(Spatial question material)

::::::::

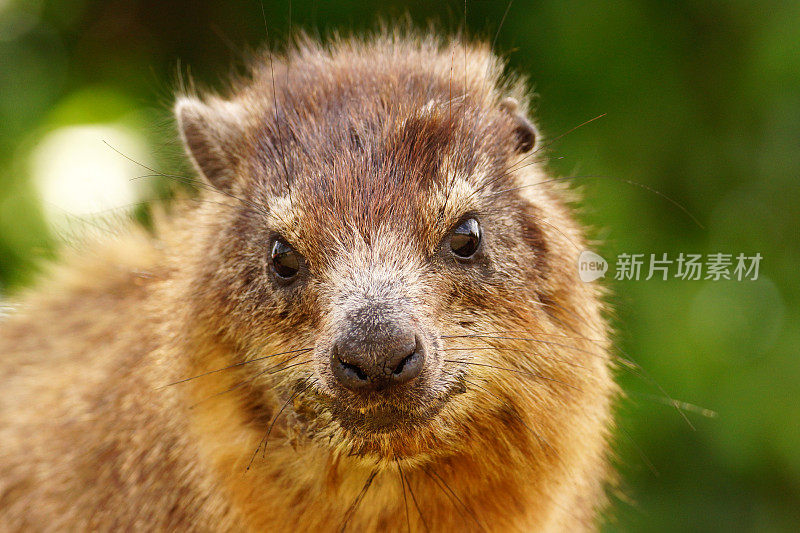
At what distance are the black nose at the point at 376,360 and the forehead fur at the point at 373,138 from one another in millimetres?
366

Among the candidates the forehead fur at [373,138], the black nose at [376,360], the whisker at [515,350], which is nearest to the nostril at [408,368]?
the black nose at [376,360]

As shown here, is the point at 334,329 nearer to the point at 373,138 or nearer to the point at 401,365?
the point at 401,365

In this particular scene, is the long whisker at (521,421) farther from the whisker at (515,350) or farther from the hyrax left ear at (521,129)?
the hyrax left ear at (521,129)

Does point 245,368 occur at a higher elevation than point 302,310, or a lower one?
lower

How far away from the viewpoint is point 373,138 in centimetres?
238

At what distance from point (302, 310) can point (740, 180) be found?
122 inches

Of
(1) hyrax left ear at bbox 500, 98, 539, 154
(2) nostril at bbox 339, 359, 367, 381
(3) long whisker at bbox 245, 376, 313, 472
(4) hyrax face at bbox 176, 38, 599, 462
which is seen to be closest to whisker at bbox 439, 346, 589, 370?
(4) hyrax face at bbox 176, 38, 599, 462

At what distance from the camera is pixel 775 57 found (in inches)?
166

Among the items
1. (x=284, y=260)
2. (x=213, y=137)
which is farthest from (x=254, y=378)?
(x=213, y=137)

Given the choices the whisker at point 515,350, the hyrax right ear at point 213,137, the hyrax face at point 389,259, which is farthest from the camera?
the hyrax right ear at point 213,137

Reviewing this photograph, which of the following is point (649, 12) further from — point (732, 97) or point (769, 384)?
point (769, 384)

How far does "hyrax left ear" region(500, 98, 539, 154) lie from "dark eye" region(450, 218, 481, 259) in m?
0.52

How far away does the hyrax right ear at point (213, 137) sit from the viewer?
2.77 meters

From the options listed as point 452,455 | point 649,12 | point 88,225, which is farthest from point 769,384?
point 88,225
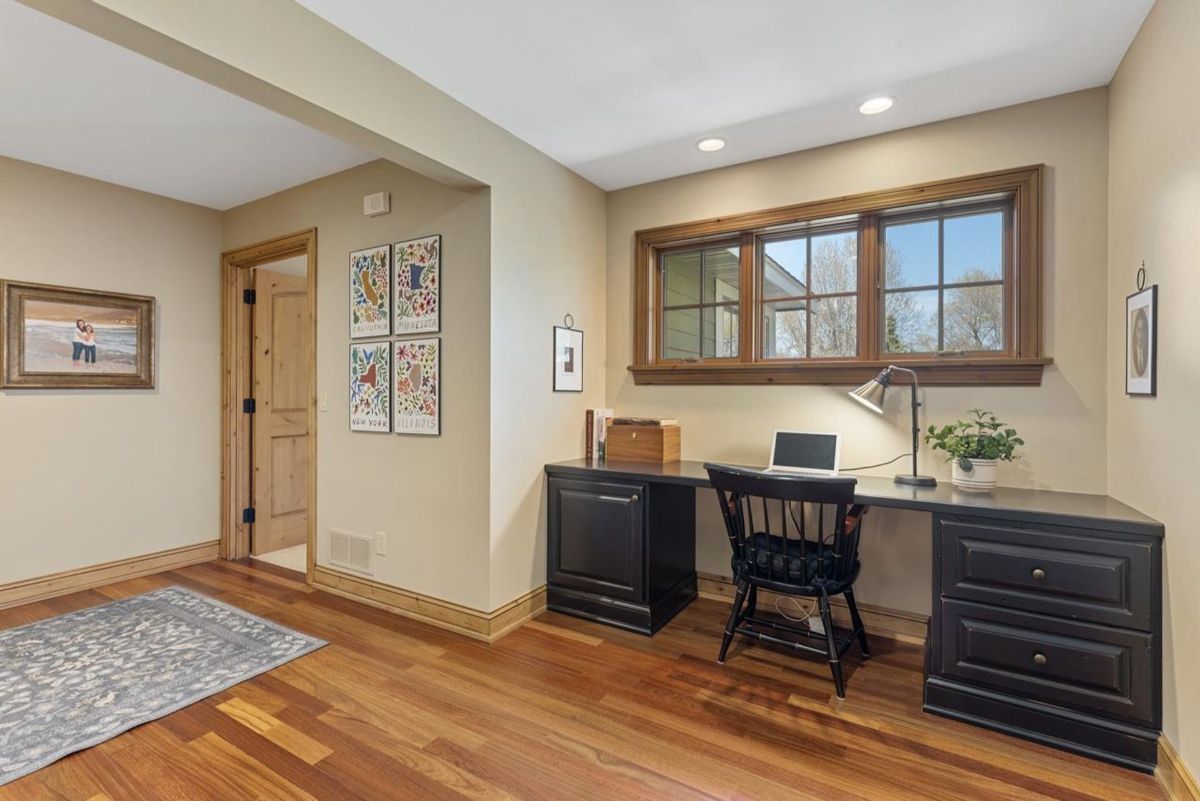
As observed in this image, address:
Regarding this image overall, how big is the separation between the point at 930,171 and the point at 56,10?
10.5ft

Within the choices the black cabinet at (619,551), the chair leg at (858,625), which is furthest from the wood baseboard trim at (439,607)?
the chair leg at (858,625)

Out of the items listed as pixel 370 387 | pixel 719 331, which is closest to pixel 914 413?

::::::::

• [Your task]: Reproduce the material word for word, starting with the line that contains "How far away does" and continuing through the end of the material, with both ends included. Leave the pictures out of your answer.

• [Written solution]:
How far away does the hyrax right ear at point (213, 137) sit from the viewer?
2.77 meters

From the options listed as point 452,455 | point 649,12 | point 88,225, which is farthest from point 769,384?
point 88,225
As observed in this image, address:
Regarding this image overall, how big is the separation between the point at 930,171 and the point at 56,10?
10.5ft

Within the choices the black cabinet at (619,551), the chair leg at (858,625), which is furthest from the wood baseboard trim at (439,607)?
the chair leg at (858,625)

Out of the items listed as pixel 370 387 | pixel 719 331, which is closest to pixel 914 413?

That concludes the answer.